Al Jazeera English presenter Rageh Omaar has slammed the British media for its coverage of issues relating to Islam.
In a Radio 4 programme, Analysis: Telling Muslim Stories, Omaar argued that since the London bombings, the way in which members of the media prove how liberal they are is by their stance against Islam.
He said: ‘Whether it’s The Guardian or the Daily Telegraph, Sky News or the BBC, there’s this shrug of the shoulders assumption that there is something there, [that] Islam does threaten our liberal sensibilities, and it is the right thing to have a go first.’However, the New Statesman’s political editor, Martin Bright dismissed the suggestion saying that since 7 July attacks on London in 2005, the attitude of the British press and public had been relatively restrained.

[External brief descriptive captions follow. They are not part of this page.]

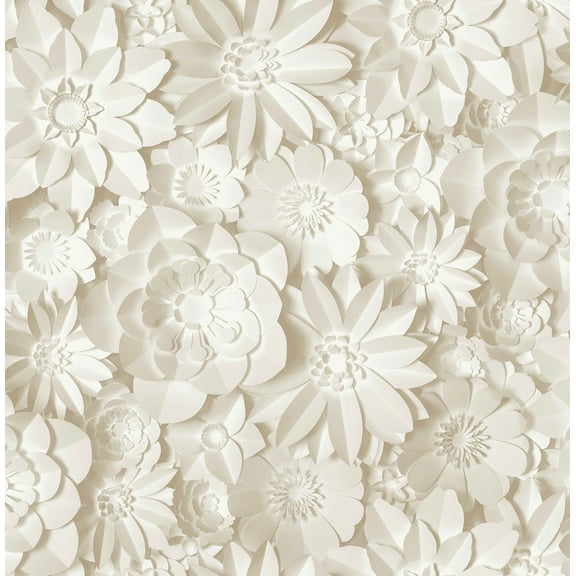 Fine Decor Dacre Cream Floral Wallpaper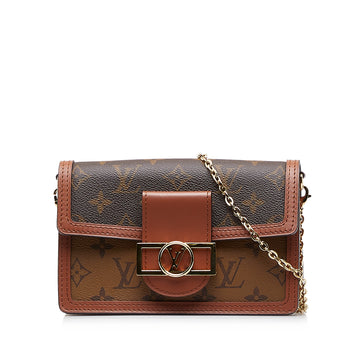 LOUIS VUITTON Monogram Reverse Dauphine Crossbody Bag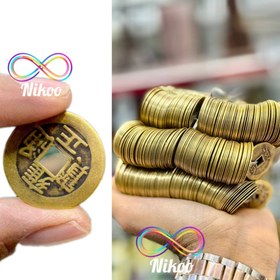 تصویر سکه ایچینگ 3 سانتی 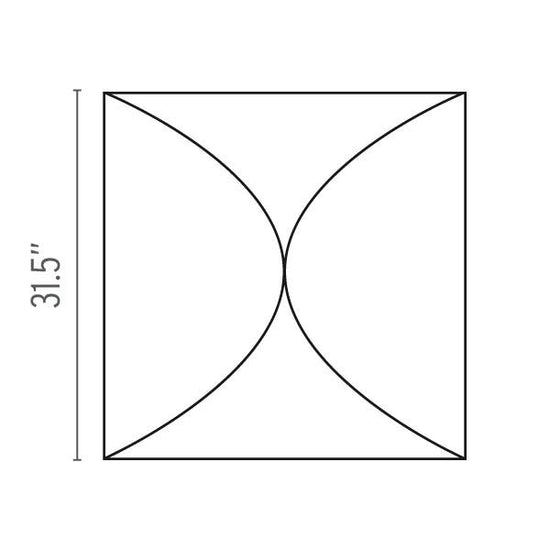 Flos Ariette Wall/Ceiling Lamp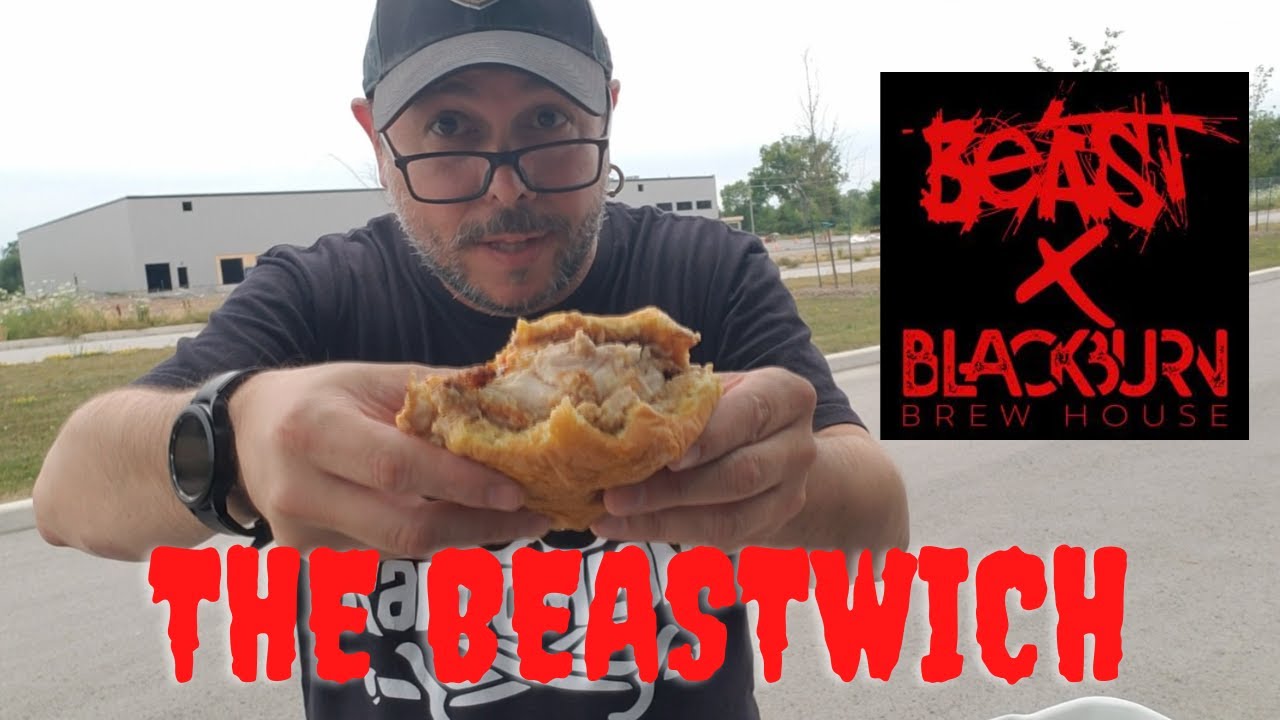 The Beastwich from Beast at Blackburn Brewhouse plus BONUS review!!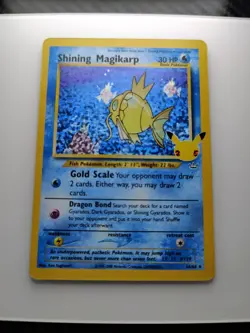 Pokemon TCG Shining Magikarp HOLO 66/64 Celebrations 25th Anniversary NM 💎 - Image 5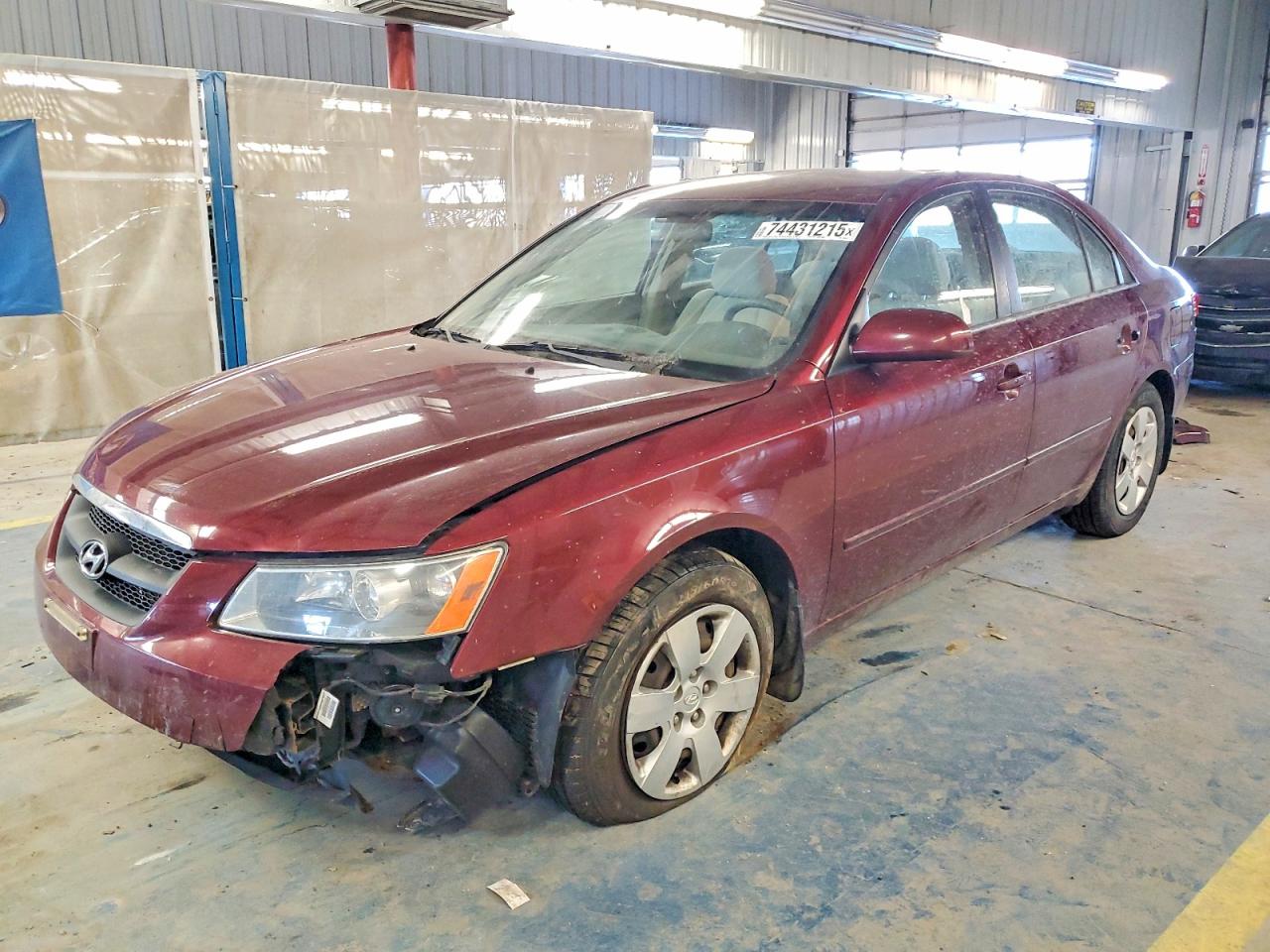 HYUNDAI SONATA 2008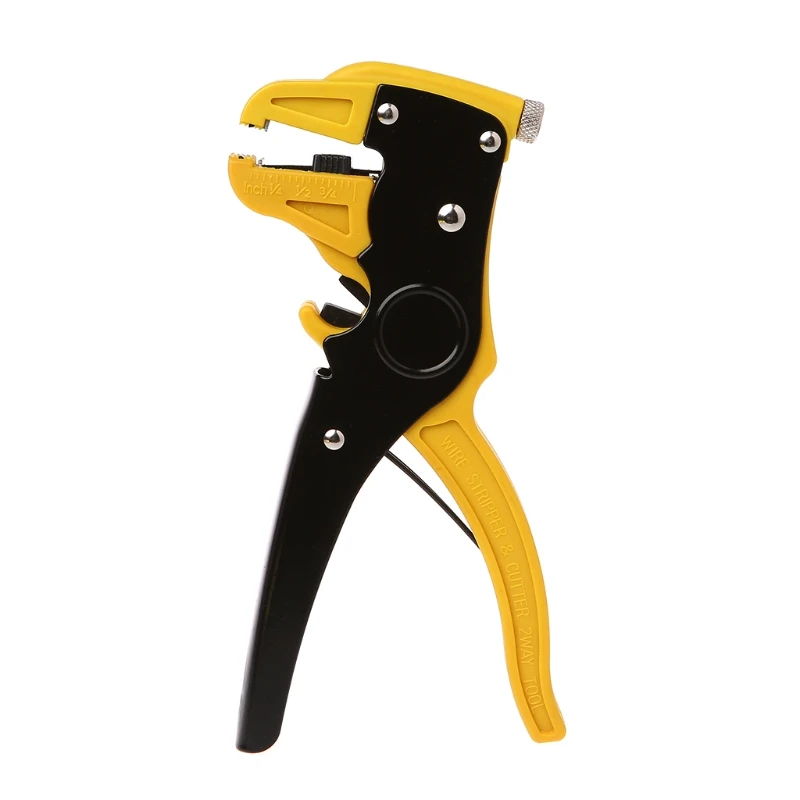 

Drop Ship Heavy Duty Self Adjustable Wire Stripper Automatic Electrical Cable Cutter Plier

Bright said: ‘Newspaper editors are always the first targets of not only authoritarian regimes but authoritarian ideologies. So it’s no surprise to me that the first people who are attacked by representatives of radical Islam in this country are journalists.’The Analysis programme, presented by Charlie Beckett, the director of the Polis journalism institute, included a group of young Muslim women so disillusioned with media coverage that they had set up their own current affairs podcast.
Yet while some argue that the media’s coverage of issues affecting Muslims may actually have increased the risk of violence in Britain, others such as former BBC Panorama reporter John Ware said that the media should have a more robust approach.
Ware said: ‘What I feel is stirring is a potentially incendiary mix of religion and politics, which taken to its ultimate conclusion could be as dangerous as any of history’s grand ideas.”